→ **TEXT UNDER STUDY**
**********

Add files to Cloud Storage via URL

How to add files to Google Cloud Storage by inputting a URL

Introduction

Verily Workbench allows users to add files to Google Cloud Storage buckets by providing a URL to some data that can be written to a file. Any public URL can be provided so long as it is resolvable. Additionally, Verily Workbench will perform special parsing logic for certain URL patterns. Below is a guide on how to use this feature, as well as an explanation of special rules that apply to specific URL RegEx patterns.

Adding files via URL

To begin the process of adding a file to a Google Cloud Storage bucket from a given URL, first select an existing bucket in the Resources tab of a Workspace. Then select the Add file via URL button in the details pane. This button is also available when clicking folders within the bucket browser.

A modal will open in which the user can add the source URL and the destination file path in the bucket. In this example we will use the Cram To Bam WDL workflow stored at URL https://raw.githubusercontent.com/gatk-workflows/seq-format-conversion/master/cram-to-bam.wdl. The UI will provide a default filename which the user is free to change, as we did below. The user may prefix the filename with a folder path in order to specify a destination folder (the folder does not need to exist).

After clicking the Add file to bucket button the user will be presented with a success modal.

From here, the user can click the Preview button in order to see the file in the bucket.

Custom logic for specific URL patterns

As previously mentioned, Verily Workbench uses custom logic when parsing URLs that match a specific pattern.

GA4GH Data Connect URLs

Data Connect is a standard for discovery and search of biomedical data, developed by the Discovery Work Stream of the Global Alliance for Genomics & Health. Verily Workbench provides support for importing data from the table/data and table/search endpoints of the specification.

If a given source URL matches the regex pattern /table/([^/]+)/(data|search)$, the Add File via URL flow will attempt to parse the resulting data with the following logic:

  1. The system will verify that the resulting data matches the JSON specification of the Data Connect standard, if it does not it will attempt to import the data with no custom parsing.
  2. The system will make pagination requests as necessary.
  3. The system will parse the full JSON representation of the table data into CSV format.
  4. The system will write the CSV file to Google Cloud Storage.

In the end, the researcher will have access to a CSV representation of the table data they are interested in.

Limitations

The system is currently only built to support data up to a size of 100mb. Our hope is that users will find this experience useful in transferring small amounts of data, and rely instead on standard tools such as gsutil when transferring large files. Additionally, the system currently performs the data transfer synchronously, meaning users will need to wait while the transfer completes. As such, using this tool only for smaller files is recommended.

Last Modified: 9 February 2024

**********

→ **WORK TO BE COMPLETED**
Rewrite the Workbench guide starting with "3. The system" and going on through "Google Cloud Storage.", swapping "CSV" for "TSV".

**********

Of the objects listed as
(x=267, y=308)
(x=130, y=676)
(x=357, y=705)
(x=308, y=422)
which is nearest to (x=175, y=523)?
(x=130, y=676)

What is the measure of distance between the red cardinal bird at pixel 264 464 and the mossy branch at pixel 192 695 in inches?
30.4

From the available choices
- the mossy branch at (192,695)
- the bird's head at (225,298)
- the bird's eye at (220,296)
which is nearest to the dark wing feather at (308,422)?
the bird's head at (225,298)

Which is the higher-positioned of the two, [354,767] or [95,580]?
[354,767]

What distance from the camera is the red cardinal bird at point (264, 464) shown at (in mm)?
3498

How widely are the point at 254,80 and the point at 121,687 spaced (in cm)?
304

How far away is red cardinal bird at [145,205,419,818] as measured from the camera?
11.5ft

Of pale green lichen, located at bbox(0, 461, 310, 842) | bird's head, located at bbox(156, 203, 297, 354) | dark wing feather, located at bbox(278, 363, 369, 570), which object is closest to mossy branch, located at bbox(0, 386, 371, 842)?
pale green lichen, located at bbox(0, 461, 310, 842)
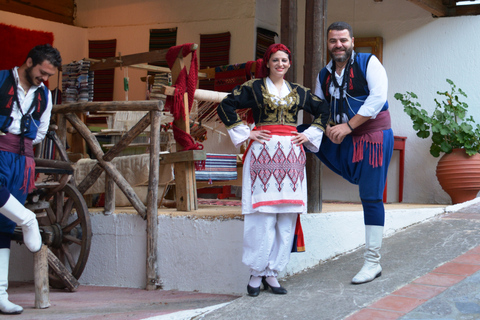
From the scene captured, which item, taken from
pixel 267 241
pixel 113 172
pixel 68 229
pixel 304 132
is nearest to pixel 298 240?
pixel 267 241

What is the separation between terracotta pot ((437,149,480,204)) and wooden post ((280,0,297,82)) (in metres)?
2.52

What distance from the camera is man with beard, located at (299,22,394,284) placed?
131 inches

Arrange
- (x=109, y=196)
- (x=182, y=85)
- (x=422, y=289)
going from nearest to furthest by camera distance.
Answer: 1. (x=422, y=289)
2. (x=182, y=85)
3. (x=109, y=196)

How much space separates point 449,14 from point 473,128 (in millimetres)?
1338

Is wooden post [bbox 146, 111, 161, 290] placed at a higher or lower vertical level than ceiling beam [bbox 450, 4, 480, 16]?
lower

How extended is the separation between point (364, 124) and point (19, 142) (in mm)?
2061

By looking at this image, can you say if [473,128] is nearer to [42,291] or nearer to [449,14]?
[449,14]

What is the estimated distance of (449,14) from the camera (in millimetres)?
6500

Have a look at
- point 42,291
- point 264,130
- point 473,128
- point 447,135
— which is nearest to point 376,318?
point 264,130

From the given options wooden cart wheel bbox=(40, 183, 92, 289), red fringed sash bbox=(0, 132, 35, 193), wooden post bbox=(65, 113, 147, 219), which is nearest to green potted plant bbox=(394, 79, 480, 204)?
wooden post bbox=(65, 113, 147, 219)

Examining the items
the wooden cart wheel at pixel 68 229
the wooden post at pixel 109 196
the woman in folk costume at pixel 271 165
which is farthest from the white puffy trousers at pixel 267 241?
the wooden post at pixel 109 196

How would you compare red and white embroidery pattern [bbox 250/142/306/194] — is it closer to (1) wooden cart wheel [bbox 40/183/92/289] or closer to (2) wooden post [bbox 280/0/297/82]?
(2) wooden post [bbox 280/0/297/82]

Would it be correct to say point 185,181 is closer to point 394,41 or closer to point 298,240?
point 298,240

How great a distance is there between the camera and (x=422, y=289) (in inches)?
125
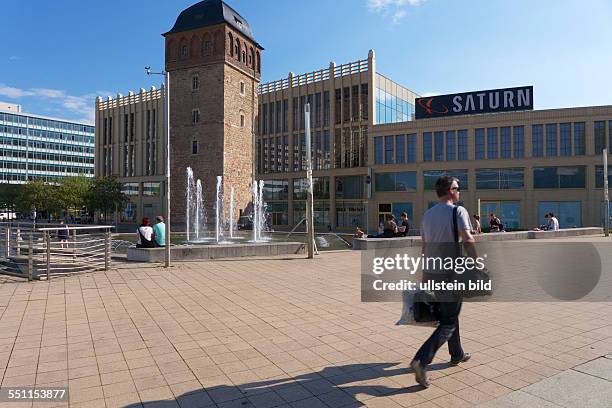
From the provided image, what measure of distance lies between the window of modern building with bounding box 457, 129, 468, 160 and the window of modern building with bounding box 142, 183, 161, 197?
136 feet

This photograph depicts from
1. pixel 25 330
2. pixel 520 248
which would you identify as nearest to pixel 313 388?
pixel 25 330

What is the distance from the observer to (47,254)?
10008 mm

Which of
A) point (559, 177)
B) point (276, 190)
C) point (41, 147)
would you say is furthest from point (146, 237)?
point (41, 147)

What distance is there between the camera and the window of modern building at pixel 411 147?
4609 cm

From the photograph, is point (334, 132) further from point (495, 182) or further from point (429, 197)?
point (495, 182)

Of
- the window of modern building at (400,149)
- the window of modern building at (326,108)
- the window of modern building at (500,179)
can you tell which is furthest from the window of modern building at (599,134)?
the window of modern building at (326,108)

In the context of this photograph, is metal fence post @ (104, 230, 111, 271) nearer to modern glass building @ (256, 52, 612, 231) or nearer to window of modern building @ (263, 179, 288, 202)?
modern glass building @ (256, 52, 612, 231)

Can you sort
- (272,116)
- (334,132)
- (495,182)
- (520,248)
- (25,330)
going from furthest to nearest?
(272,116)
(334,132)
(495,182)
(520,248)
(25,330)

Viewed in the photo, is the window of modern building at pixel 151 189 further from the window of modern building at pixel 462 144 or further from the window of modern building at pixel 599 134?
the window of modern building at pixel 599 134

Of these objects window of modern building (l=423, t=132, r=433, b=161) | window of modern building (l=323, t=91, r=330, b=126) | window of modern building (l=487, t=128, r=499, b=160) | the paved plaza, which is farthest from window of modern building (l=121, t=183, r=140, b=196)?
the paved plaza

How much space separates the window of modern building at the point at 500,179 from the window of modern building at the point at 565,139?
3854 mm

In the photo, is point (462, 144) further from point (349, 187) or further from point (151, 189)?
point (151, 189)

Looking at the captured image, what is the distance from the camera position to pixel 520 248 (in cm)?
1723

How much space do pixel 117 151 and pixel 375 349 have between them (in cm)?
7147
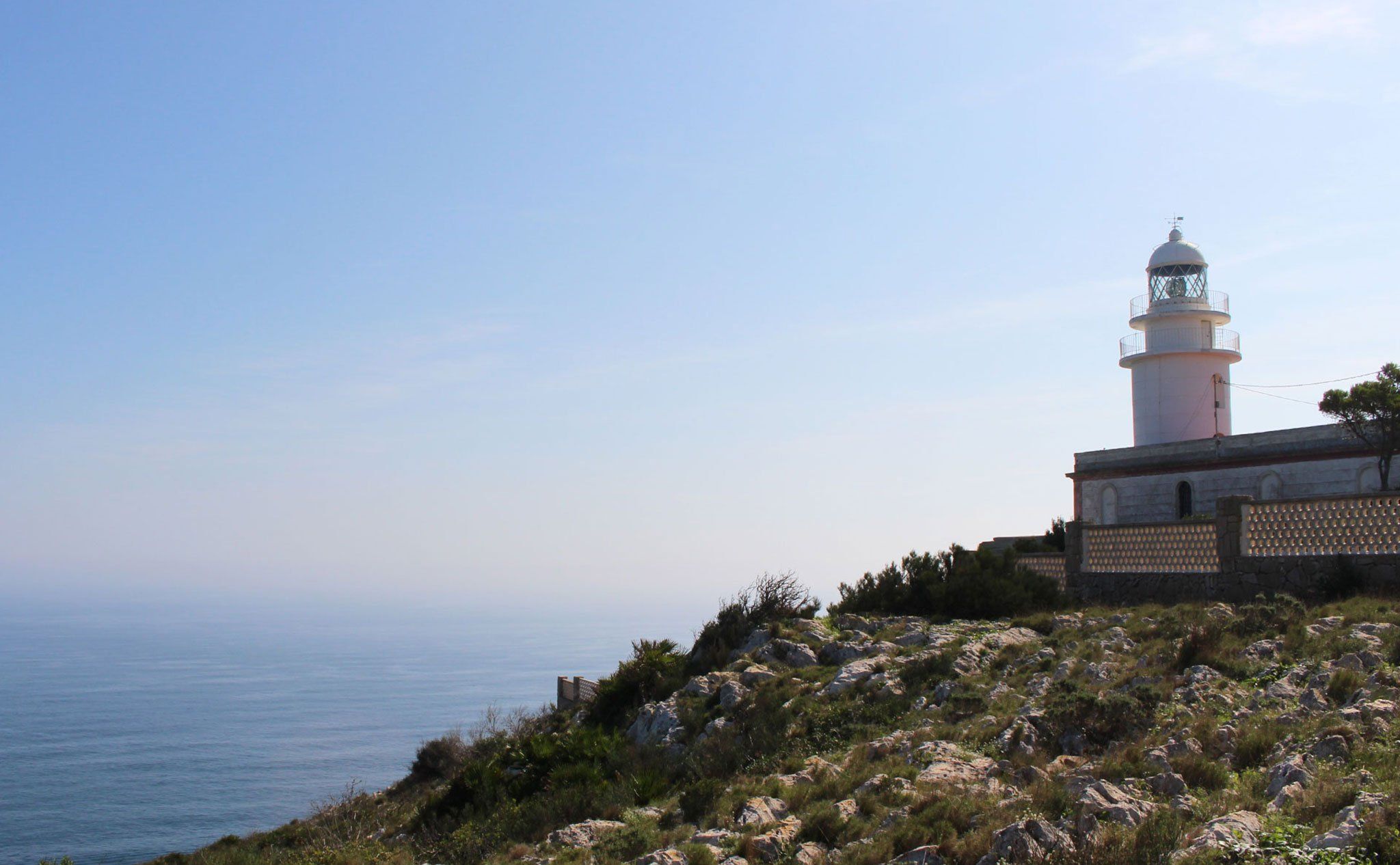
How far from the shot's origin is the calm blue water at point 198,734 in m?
54.2

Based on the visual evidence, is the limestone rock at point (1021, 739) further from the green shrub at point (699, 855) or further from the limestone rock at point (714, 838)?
the green shrub at point (699, 855)

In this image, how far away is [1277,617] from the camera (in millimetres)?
12555

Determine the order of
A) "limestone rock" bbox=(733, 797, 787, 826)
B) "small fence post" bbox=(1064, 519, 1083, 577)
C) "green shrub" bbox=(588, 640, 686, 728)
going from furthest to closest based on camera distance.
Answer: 1. "small fence post" bbox=(1064, 519, 1083, 577)
2. "green shrub" bbox=(588, 640, 686, 728)
3. "limestone rock" bbox=(733, 797, 787, 826)

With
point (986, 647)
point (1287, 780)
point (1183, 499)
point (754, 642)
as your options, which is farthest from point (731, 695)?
point (1183, 499)

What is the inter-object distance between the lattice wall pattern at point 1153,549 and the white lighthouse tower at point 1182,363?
758 inches

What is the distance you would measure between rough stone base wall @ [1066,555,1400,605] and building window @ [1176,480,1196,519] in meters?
16.2

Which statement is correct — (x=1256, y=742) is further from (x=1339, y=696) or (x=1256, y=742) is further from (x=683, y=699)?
(x=683, y=699)

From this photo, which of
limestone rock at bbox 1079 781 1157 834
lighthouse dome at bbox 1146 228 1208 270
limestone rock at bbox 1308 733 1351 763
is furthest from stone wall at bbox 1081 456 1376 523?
limestone rock at bbox 1079 781 1157 834

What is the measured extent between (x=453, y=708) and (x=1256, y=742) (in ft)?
338

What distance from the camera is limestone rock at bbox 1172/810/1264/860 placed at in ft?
21.3

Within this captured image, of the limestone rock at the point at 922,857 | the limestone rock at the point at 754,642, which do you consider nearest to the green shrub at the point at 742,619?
the limestone rock at the point at 754,642

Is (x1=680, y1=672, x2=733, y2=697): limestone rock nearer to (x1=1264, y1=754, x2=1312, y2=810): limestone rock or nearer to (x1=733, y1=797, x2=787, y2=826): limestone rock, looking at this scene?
(x1=733, y1=797, x2=787, y2=826): limestone rock

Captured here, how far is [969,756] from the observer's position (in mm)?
9898

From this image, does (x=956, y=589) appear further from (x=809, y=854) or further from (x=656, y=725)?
(x=809, y=854)
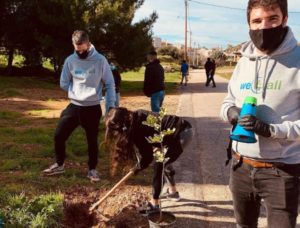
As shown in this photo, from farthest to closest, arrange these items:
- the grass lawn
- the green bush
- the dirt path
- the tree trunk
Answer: the tree trunk < the grass lawn < the dirt path < the green bush

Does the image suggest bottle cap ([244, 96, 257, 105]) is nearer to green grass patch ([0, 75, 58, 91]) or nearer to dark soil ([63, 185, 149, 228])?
dark soil ([63, 185, 149, 228])

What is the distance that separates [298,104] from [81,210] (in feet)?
7.82

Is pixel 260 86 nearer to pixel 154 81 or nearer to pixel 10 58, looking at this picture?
pixel 154 81

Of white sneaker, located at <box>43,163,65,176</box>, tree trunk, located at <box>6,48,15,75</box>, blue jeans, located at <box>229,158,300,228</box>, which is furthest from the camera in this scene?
tree trunk, located at <box>6,48,15,75</box>

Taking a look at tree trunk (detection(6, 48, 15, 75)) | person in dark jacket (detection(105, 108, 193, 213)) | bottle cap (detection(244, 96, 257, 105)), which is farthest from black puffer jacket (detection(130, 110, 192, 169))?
tree trunk (detection(6, 48, 15, 75))

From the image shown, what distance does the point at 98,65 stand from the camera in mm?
5242

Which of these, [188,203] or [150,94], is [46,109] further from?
[188,203]

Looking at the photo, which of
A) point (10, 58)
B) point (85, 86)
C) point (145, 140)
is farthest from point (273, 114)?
point (10, 58)

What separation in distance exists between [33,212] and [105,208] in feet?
3.14

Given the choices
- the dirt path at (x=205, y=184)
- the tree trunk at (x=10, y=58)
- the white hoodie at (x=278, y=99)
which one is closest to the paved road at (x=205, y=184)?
the dirt path at (x=205, y=184)

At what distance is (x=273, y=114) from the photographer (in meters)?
2.18

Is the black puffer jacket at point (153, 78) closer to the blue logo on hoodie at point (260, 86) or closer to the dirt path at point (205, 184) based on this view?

**********

→ **RESPONSE TO THIS TASK**
3. The system will parse the full JSON representation of the table data into TSV format.
  4. The system will write the TSV file to Google Cloud Storage.